---- EXCERPTED TEXT

Using Rsyslog to redirect Shorewall messages but Shorewall is not a facility

dman777 · 01-02-2011, 10:00 AM

I want to redirect Shorewall messages to a custom /var/log/firewall. Can that configuration be done in rsyslog.conf since Shorewall is not it's own facility?

acid_kewpie · 01-02-2011, 12:01 PM

Not sure exactly where you are in what you're asking, but no shorewall can't have it's own, named, facility. You should first find out what facility it is already using, assuming it is logging to syslog and not direct to a file. If that facility is good enough, them just reference that one, e.g. local4. If it's being used for multiple services, them change shore wall to use something else.

Alternatively, you could use a different syslog service, e.g. syslog-ng which can filer on shutter attributes such as string matches in the log data, not just fac and pri.

dman777 · 01-02-2011, 01:37 PM

Code:

2011-01-02T09:45:27.537541-06:00 localhost kernel: [103213.655724] Shorewall:all2all:REJECT:IN= OUT=eth0 SRC=192.168.1.100 DST=64.16.64.209 LEN=60 TOS=0x00 PREC=0x00 TTL=64 ID=53430 DF PROTO=TCP SPT=48956 DPT=3946 WINDOW=5840 RES=0x00 SYN URGP=0

Reading the shorewall documentation, it does use syslog.

If I am reading above code correctly it seems to be using the kernel facility. Is there a way I can filter out the shorewall alone and redirect it to local4?

I will read more into rsyslog filtering maybe I missed some action that I could use.

I choose rsyslog because it comes default with red hat and I am trying to get my RHCSA.

--------
---- MATERIAL PROVIDED

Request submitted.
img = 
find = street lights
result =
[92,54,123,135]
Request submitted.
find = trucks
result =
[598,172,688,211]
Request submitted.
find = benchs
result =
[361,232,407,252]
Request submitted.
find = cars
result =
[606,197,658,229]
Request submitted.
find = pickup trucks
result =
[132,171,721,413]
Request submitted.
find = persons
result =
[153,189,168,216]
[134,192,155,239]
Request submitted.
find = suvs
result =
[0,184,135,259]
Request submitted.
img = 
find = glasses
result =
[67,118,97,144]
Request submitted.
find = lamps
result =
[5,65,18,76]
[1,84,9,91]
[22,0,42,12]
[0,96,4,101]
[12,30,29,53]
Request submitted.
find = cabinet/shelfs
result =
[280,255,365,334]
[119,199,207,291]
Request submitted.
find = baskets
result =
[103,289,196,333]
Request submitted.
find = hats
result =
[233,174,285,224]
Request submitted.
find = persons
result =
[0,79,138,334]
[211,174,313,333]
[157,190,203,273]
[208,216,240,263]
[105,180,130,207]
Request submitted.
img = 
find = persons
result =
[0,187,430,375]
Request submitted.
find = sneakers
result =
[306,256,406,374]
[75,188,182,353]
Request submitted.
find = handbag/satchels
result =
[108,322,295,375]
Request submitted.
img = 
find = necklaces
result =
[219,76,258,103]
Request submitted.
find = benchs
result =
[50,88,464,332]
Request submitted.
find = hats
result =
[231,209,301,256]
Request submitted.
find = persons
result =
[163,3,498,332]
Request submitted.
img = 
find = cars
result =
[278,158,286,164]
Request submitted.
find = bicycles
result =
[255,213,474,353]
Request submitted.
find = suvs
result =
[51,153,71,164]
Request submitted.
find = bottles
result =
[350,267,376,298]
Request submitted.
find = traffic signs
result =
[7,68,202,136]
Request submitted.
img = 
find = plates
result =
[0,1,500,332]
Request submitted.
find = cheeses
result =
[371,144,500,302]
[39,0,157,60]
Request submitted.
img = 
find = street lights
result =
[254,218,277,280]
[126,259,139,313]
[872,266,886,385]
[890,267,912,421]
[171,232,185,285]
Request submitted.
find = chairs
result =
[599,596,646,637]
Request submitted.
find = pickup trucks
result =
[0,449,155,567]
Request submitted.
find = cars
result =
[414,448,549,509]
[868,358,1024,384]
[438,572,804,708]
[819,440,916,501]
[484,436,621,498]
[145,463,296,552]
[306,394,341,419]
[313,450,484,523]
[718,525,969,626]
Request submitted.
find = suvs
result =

--------

* **WORK REQUEST**
In the forum thread about redirecting Shorewall messages, why did dman777 choose rsyslog rather than another syslog service? The entries come from a different source than the thread.

* **TASK RESPONSE**
dman777 chose rsyslog because it comes by default with Red Hat, and dman777 is working toward the RHCSA.